EXERCISE INSTRUCTIONS
Set out every line of the records below as a numbered list, skipping blank lines and leaving the pictures out.
──────── SUPPLIED ENTRIES ────────
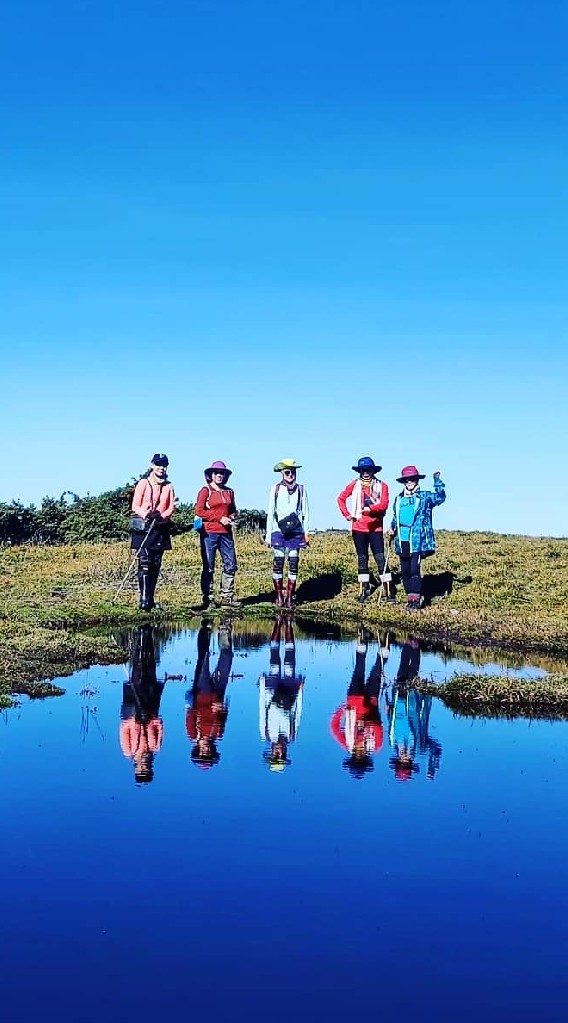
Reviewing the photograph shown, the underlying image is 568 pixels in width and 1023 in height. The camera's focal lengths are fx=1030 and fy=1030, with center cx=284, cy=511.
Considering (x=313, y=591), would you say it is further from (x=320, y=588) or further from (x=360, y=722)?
(x=360, y=722)

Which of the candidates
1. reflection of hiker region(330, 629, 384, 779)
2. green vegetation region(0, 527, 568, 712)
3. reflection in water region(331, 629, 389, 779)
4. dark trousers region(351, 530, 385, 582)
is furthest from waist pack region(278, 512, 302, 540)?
reflection of hiker region(330, 629, 384, 779)

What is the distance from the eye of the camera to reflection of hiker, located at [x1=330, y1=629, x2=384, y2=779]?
9.77 m

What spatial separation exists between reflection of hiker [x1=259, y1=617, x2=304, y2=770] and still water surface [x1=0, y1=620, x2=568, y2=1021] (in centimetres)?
6

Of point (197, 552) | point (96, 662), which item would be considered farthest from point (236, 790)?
────────
TASK RESPONSE
1. Reviewing the photograph shown, the underlying image is 568 pixels in width and 1023 in height. The camera's focal lengths are fx=1030 and fy=1030, with center cx=284, cy=511.
2. Considering (x=313, y=591), would you say it is further from (x=320, y=588) or further from (x=360, y=722)?
3. (x=360, y=722)
4. Which of the candidates
5. 1. reflection of hiker region(330, 629, 384, 779)
6. 2. green vegetation region(0, 527, 568, 712)
7. 3. reflection in water region(331, 629, 389, 779)
8. 4. dark trousers region(351, 530, 385, 582)
9. is furthest from waist pack region(278, 512, 302, 540)?
10. reflection of hiker region(330, 629, 384, 779)
11. What is the distance from the eye of the camera to reflection of hiker, located at [x1=330, y1=629, x2=384, y2=779]?
12. 9.77 m
13. What spatial separation exists between reflection of hiker [x1=259, y1=617, x2=304, y2=770] and still water surface [x1=0, y1=620, x2=568, y2=1021] (in centimetres)?
14. 6
15. Of point (197, 552) | point (96, 662), which item would be considered farthest from point (236, 790)?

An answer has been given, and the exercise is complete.